Здесь можно спрятаться в Выручай-комнате, где я и без того бываю чаще, чем в кабинетах Хогвартса на уроках, чаще, чем в Большом Зале, чаще, чем у себя в комнате. Она вечна, и гигантские горы вещей вселяют уверенность, что не я первый и не я последний, и, пока я не убил, мне еще есть дорога назад. Меня не интересует война, Дамблдор или Поттер; все, что мне нужно, — стабильность и спокойствие. Я слаб, я готов бежать прочь при первых признаках опасности, зачем же я нужен вам всем? Глядя на темную метку, безобразно кривляющуюся на руке, невозможно забыть, что я действительно трус. Я больше не ищу оправданий. Слабость мне не по карману.
В Выручай-комнате все по-прежнему. Возле Исчезательного Шкафа — шаткая треногая табуретка, мне просто не удалось найти другую. Я присаживаюсь, разглядывая кованые ручки на дверцах, поглаживаю неровную царапину на внутренней стенке, мне не хочется даже пробовать его починить, даже если бы я нашел, как.
Все, что мне доступно для понимания, — беги, Драко, беги.

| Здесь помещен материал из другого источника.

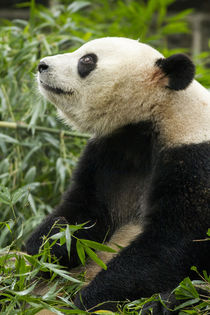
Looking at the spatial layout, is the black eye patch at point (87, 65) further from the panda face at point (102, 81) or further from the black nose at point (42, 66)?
the black nose at point (42, 66)

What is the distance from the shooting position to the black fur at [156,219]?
117 inches

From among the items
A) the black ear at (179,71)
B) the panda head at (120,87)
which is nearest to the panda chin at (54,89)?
the panda head at (120,87)

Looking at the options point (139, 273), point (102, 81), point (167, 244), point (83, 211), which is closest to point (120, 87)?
point (102, 81)

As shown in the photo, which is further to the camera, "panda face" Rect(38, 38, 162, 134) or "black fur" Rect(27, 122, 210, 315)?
"panda face" Rect(38, 38, 162, 134)

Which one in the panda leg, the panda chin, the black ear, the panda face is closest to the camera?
the panda leg

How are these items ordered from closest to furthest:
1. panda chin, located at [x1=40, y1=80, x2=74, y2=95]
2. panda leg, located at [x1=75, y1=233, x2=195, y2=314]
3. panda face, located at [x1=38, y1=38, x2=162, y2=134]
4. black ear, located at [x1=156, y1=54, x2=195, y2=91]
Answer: panda leg, located at [x1=75, y1=233, x2=195, y2=314]
black ear, located at [x1=156, y1=54, x2=195, y2=91]
panda face, located at [x1=38, y1=38, x2=162, y2=134]
panda chin, located at [x1=40, y1=80, x2=74, y2=95]

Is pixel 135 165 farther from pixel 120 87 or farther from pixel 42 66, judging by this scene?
pixel 42 66

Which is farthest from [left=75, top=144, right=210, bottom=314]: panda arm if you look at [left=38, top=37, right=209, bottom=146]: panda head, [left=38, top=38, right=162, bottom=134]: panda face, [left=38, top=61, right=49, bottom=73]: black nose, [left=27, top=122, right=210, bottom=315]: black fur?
[left=38, top=61, right=49, bottom=73]: black nose

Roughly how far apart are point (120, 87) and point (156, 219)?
0.88m

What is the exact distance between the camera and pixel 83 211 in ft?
11.9

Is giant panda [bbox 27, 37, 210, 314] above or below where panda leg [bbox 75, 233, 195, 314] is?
above

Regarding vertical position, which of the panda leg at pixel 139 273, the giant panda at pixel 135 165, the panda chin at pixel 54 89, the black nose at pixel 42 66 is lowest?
the panda leg at pixel 139 273

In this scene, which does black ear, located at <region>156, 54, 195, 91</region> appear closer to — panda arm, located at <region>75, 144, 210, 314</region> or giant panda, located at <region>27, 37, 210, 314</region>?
giant panda, located at <region>27, 37, 210, 314</region>

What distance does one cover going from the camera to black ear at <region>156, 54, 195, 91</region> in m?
3.31
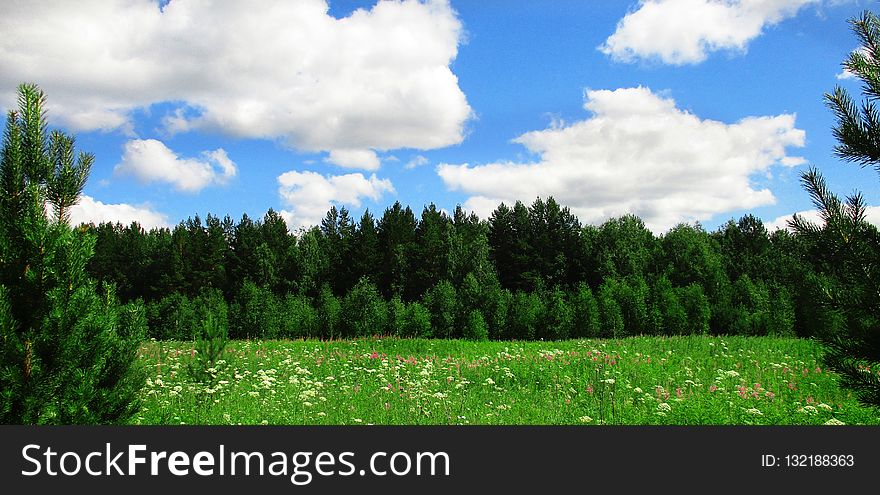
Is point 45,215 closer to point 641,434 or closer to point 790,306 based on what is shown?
point 641,434

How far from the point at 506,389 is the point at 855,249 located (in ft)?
25.1

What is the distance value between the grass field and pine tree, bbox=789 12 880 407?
197 cm

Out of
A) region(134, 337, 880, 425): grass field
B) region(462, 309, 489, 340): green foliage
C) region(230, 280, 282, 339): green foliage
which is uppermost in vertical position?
region(230, 280, 282, 339): green foliage

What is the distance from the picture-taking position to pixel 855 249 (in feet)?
13.3

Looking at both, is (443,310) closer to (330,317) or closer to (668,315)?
(330,317)

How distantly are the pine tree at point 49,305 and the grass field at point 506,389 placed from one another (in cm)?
168

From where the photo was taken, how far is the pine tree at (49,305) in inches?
190

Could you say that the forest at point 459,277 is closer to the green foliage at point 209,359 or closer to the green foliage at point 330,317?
the green foliage at point 330,317

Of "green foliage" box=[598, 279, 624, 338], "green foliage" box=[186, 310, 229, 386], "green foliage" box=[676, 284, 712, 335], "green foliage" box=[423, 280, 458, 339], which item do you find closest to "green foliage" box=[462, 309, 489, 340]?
"green foliage" box=[423, 280, 458, 339]

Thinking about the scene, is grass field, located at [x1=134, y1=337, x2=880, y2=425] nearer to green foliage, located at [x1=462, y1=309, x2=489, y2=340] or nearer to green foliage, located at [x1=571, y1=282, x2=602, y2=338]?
green foliage, located at [x1=462, y1=309, x2=489, y2=340]

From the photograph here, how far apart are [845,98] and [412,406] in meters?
7.12

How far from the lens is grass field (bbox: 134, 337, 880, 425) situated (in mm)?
8375

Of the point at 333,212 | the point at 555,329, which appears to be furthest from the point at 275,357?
the point at 333,212

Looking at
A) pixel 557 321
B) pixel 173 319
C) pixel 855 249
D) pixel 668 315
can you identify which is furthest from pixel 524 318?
pixel 855 249
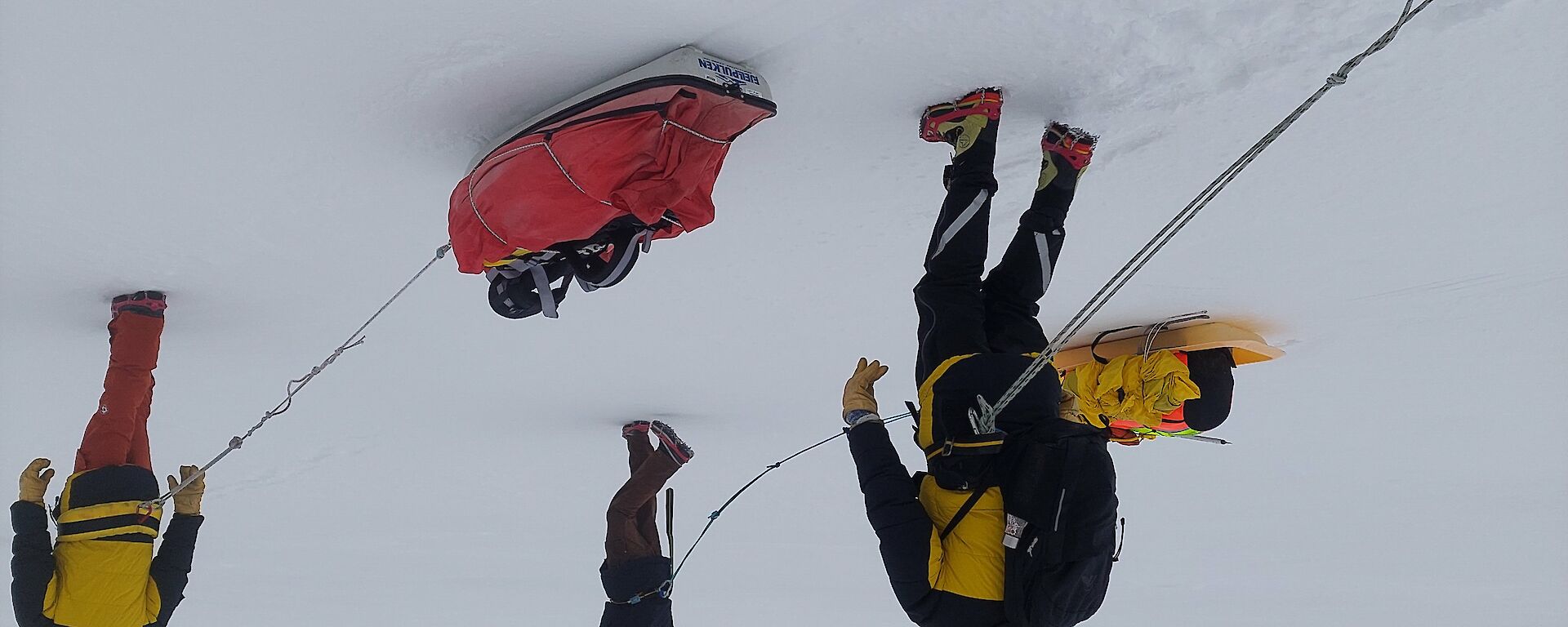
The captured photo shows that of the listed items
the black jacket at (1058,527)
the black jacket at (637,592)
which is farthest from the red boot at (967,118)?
the black jacket at (637,592)

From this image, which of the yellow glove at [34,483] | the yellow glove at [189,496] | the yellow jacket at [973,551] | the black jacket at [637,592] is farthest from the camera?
the black jacket at [637,592]

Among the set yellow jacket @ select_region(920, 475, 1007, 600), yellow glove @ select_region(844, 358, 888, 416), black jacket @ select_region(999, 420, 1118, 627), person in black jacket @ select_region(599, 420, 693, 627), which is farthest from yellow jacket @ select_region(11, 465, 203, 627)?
black jacket @ select_region(999, 420, 1118, 627)

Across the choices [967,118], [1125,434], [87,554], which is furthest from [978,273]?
[87,554]

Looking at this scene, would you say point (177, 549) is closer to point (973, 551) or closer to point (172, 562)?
point (172, 562)

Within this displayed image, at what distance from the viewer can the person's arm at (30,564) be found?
258cm

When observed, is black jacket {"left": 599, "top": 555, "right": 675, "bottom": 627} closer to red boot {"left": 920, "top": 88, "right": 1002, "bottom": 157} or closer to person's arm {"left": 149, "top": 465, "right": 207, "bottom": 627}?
person's arm {"left": 149, "top": 465, "right": 207, "bottom": 627}

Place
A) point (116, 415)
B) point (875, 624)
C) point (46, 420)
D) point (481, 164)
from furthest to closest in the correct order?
point (875, 624) < point (46, 420) < point (116, 415) < point (481, 164)

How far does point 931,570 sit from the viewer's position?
73.3 inches

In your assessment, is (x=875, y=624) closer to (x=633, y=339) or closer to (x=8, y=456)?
(x=633, y=339)

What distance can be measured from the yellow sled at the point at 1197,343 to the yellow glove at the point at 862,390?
1200 mm

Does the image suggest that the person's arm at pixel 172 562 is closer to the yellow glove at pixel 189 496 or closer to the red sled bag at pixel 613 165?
the yellow glove at pixel 189 496

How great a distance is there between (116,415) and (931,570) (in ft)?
7.38

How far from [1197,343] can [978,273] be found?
3.76 ft

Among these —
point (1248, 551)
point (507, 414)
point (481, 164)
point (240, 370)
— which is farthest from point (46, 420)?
point (1248, 551)
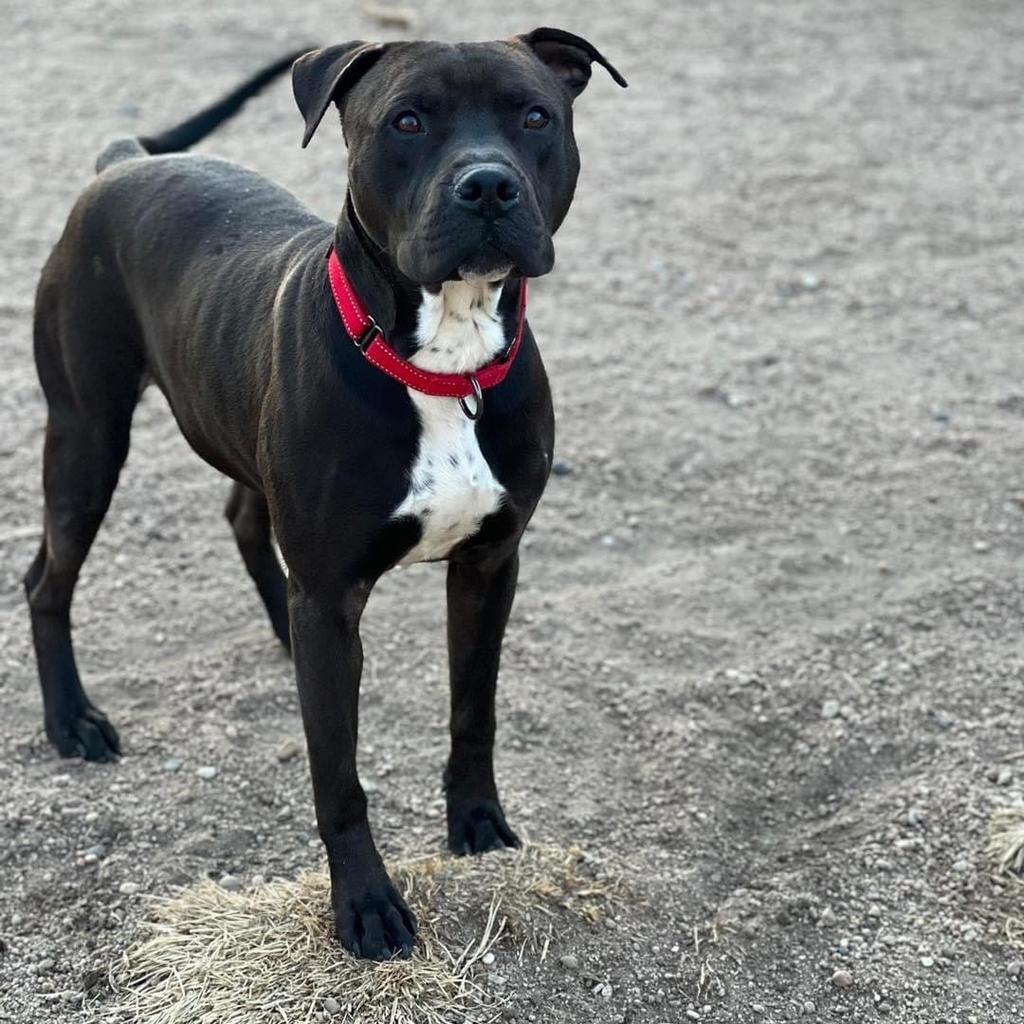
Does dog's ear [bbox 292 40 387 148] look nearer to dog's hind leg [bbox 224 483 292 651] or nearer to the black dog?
the black dog

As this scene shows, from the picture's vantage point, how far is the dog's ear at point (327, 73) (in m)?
3.33

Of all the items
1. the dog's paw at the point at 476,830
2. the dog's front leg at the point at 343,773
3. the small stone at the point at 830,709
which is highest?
the dog's front leg at the point at 343,773

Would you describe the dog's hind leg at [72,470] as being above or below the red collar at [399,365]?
below

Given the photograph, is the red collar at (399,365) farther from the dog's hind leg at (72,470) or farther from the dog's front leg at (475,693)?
the dog's hind leg at (72,470)

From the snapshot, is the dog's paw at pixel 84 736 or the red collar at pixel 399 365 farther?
the dog's paw at pixel 84 736

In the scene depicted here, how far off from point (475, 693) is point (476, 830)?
0.38 m

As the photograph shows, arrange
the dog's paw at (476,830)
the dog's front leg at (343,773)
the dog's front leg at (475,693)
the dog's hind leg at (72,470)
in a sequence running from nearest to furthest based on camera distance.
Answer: the dog's front leg at (343,773) < the dog's front leg at (475,693) < the dog's paw at (476,830) < the dog's hind leg at (72,470)

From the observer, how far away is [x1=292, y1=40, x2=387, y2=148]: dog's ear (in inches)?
131

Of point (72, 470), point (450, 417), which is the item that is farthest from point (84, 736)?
point (450, 417)

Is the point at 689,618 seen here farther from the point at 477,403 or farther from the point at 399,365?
the point at 399,365

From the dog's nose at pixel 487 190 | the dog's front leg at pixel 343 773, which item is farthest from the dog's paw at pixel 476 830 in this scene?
the dog's nose at pixel 487 190

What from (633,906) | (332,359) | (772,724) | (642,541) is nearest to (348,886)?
(633,906)

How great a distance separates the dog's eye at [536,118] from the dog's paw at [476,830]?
1.69 meters

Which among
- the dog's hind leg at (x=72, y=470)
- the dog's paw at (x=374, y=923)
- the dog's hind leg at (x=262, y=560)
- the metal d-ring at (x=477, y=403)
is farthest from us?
the dog's hind leg at (x=262, y=560)
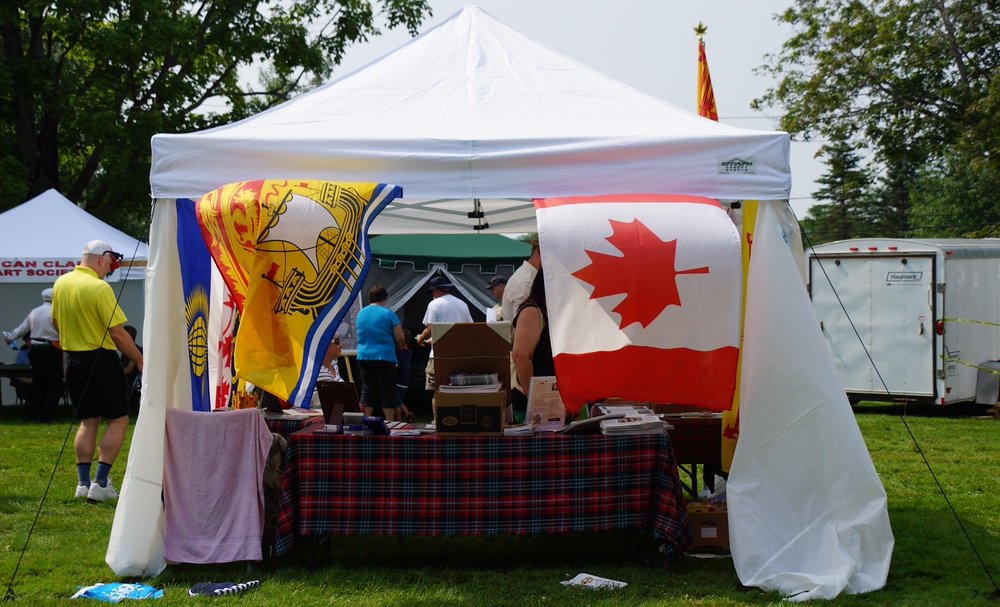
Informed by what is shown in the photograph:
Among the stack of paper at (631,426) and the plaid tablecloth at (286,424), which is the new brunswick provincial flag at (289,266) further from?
the stack of paper at (631,426)

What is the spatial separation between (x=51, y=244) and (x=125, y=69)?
6.74 metres

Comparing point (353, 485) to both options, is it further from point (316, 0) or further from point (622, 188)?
point (316, 0)

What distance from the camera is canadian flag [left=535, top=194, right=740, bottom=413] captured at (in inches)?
197

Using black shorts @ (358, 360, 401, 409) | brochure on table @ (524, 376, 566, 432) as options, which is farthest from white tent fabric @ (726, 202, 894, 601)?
black shorts @ (358, 360, 401, 409)

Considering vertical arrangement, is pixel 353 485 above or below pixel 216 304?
below

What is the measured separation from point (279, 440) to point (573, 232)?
6.16 ft

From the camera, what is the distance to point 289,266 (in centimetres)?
493

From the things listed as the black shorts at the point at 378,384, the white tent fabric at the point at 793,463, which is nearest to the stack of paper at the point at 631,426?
the white tent fabric at the point at 793,463

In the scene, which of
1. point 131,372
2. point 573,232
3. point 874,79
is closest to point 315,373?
point 573,232

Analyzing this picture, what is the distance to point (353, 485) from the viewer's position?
5.20 meters

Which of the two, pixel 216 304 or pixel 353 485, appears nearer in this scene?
pixel 353 485

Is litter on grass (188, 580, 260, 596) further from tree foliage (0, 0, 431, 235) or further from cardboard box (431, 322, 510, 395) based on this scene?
tree foliage (0, 0, 431, 235)

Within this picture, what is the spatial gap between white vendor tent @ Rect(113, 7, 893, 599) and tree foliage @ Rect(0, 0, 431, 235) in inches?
515

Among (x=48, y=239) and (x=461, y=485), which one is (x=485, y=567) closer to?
(x=461, y=485)
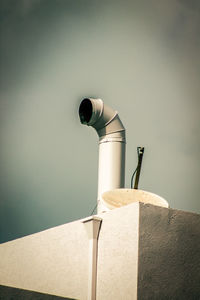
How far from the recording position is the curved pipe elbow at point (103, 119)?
992 cm

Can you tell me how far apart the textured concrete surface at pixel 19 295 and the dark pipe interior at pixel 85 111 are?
166 inches

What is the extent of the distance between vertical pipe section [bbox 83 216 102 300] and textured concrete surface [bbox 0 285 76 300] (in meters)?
1.02

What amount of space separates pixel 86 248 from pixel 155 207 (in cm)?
125

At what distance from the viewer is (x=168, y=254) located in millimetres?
5848

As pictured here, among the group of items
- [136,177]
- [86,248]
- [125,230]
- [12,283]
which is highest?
[136,177]

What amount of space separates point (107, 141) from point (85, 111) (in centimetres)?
102

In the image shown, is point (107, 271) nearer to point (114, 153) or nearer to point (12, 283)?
point (12, 283)

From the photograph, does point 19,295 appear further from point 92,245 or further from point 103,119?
point 103,119

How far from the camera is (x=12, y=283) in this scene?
7.85 m

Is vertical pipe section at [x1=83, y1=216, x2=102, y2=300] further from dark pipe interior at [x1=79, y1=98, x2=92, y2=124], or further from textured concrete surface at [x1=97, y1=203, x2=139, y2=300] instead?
dark pipe interior at [x1=79, y1=98, x2=92, y2=124]

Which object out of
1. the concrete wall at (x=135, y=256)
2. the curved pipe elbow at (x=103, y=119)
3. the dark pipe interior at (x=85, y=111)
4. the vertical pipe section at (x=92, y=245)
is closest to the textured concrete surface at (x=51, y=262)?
the concrete wall at (x=135, y=256)

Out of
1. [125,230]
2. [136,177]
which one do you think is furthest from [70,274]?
[136,177]

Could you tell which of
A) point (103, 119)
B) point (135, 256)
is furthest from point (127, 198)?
point (103, 119)

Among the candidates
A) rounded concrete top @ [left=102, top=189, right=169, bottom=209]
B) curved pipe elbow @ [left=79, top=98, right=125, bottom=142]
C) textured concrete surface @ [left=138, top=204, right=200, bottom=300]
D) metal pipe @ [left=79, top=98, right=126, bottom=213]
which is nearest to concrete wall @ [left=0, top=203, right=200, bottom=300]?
textured concrete surface @ [left=138, top=204, right=200, bottom=300]
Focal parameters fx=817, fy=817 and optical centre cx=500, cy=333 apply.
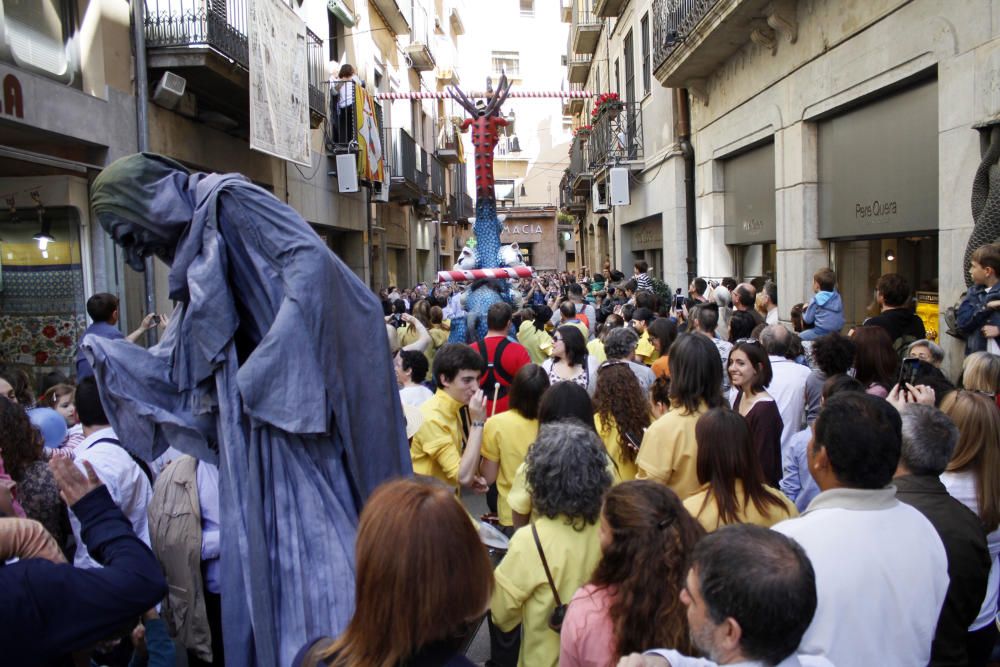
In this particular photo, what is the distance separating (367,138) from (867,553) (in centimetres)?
1605

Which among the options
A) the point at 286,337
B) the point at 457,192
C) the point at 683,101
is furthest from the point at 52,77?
the point at 457,192

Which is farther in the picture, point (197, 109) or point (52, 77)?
point (197, 109)

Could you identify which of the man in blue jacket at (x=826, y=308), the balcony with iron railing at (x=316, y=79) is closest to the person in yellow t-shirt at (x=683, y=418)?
the man in blue jacket at (x=826, y=308)

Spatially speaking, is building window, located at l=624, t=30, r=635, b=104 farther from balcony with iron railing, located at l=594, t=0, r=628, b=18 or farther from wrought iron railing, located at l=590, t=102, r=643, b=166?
balcony with iron railing, located at l=594, t=0, r=628, b=18

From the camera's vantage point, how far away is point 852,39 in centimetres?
816

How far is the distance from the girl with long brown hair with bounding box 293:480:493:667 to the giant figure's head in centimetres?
87

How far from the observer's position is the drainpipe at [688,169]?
50.2 feet

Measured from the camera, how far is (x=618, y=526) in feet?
7.30

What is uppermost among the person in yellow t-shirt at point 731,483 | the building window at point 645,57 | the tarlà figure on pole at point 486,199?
the building window at point 645,57

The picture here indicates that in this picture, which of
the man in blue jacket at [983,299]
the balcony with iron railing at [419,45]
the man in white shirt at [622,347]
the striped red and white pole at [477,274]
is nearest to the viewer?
the man in blue jacket at [983,299]

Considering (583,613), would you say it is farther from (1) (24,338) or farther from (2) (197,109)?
(2) (197,109)

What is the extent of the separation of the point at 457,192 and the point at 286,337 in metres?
36.8

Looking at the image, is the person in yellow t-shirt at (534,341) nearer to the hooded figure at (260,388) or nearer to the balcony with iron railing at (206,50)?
the balcony with iron railing at (206,50)

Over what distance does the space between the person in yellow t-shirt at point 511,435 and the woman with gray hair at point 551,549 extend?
128 centimetres
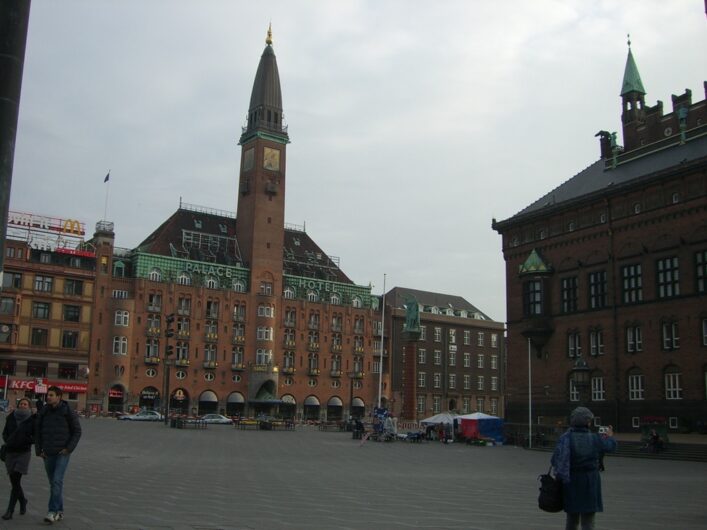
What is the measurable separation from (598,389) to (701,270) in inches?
458

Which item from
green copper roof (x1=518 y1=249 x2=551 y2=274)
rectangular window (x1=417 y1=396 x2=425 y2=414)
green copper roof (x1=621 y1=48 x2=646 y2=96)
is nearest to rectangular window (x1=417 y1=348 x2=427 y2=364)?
rectangular window (x1=417 y1=396 x2=425 y2=414)

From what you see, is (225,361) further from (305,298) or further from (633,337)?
(633,337)

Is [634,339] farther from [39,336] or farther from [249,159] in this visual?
[249,159]

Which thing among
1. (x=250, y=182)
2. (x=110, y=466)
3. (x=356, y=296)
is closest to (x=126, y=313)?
(x=250, y=182)

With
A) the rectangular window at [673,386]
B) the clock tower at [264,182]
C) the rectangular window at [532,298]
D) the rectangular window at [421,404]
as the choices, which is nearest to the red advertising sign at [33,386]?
the clock tower at [264,182]

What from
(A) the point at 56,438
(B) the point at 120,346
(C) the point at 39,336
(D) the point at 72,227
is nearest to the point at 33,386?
(C) the point at 39,336

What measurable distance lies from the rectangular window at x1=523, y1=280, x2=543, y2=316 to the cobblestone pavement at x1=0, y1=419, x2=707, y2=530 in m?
26.9

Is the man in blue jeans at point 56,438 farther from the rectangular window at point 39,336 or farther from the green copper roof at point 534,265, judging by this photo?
the rectangular window at point 39,336

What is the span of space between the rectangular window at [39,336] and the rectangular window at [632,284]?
61660mm

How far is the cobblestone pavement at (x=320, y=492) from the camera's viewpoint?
44.4 feet

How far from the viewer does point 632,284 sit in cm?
5534

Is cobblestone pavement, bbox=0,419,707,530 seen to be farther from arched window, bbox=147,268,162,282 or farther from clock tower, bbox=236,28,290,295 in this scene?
clock tower, bbox=236,28,290,295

Беги отсюда, пусть ты будешь себе отвратителен, пусть они все смеются над тобой — не в первый раз, пусть они все бранят тебя за твоей спиной и даже в лицо, но ты будешь цел. Вопрос в том, чтобы определить, чье отвращение обойдется тебе дороже, где будет легче выжить и удержаться на плаву, — и никаких подсказок, только уверенность отца в Темном Лорде, в том, что во второй раз он сможет победить, и непробиваемая наглость Поттера, который год за годом успешно разрушает в моих глазах убежденность отца. Я — ноль, я все еще колеблюсь: слишком уж много осталось совести, чтобы всей душой принадлежать Лорду, слишком уж много я успел сделать, чтобы бросить все и встать плечом к плечу с Поттером — это как вариант, знаете, я ведь даже не собирался — слишком уж все сложно, чтобы встать и уйти. Мы живем порознь: я и моя ненависть, я и любые чувства, которые мешают держаться на ватерлинии — не выше, не ниже. Они копятся, складываются из слов и поступков, своих и чужих, как оригами. Вот мое отвращение — тяжелый дредноут, на прицеле — все, вплоть до хозяина, и, если не будет на дне души плескаться хоть что-нибудь, пусть даже отчаянное желание жить, он зароет меня в песок. Есть легкие облака — смутные надежды на счастливое будущее, невесомые, еле видимые, есть даже устрицы — отвратительные, склизкие: у тебя есть метка, дружок, и он достанет тебя в любой точке земного шара, куда бы ты не сбежал, не забился под полу, как крыса, не сменил бы имя или даже лицо — он будет выжидать, пока ты не скажешь первое заклинание. Он найдет тебя, что бы ты ни придумал в свое оправдание, он покажет тебе кости родителей и колдографию развалин поместья — ну что, Драко, ты готов бежать?
Дредноуты выстроились в ряд — последнее заклинание, и они откроют огонь. Вытряхиваю птицу из клетки в шкаф; руки дрожат, когда я вывожу палочкой спираль, но, открыв дверцу, вижу на полке только клочок пергамента с одним словом: “Сегодня”.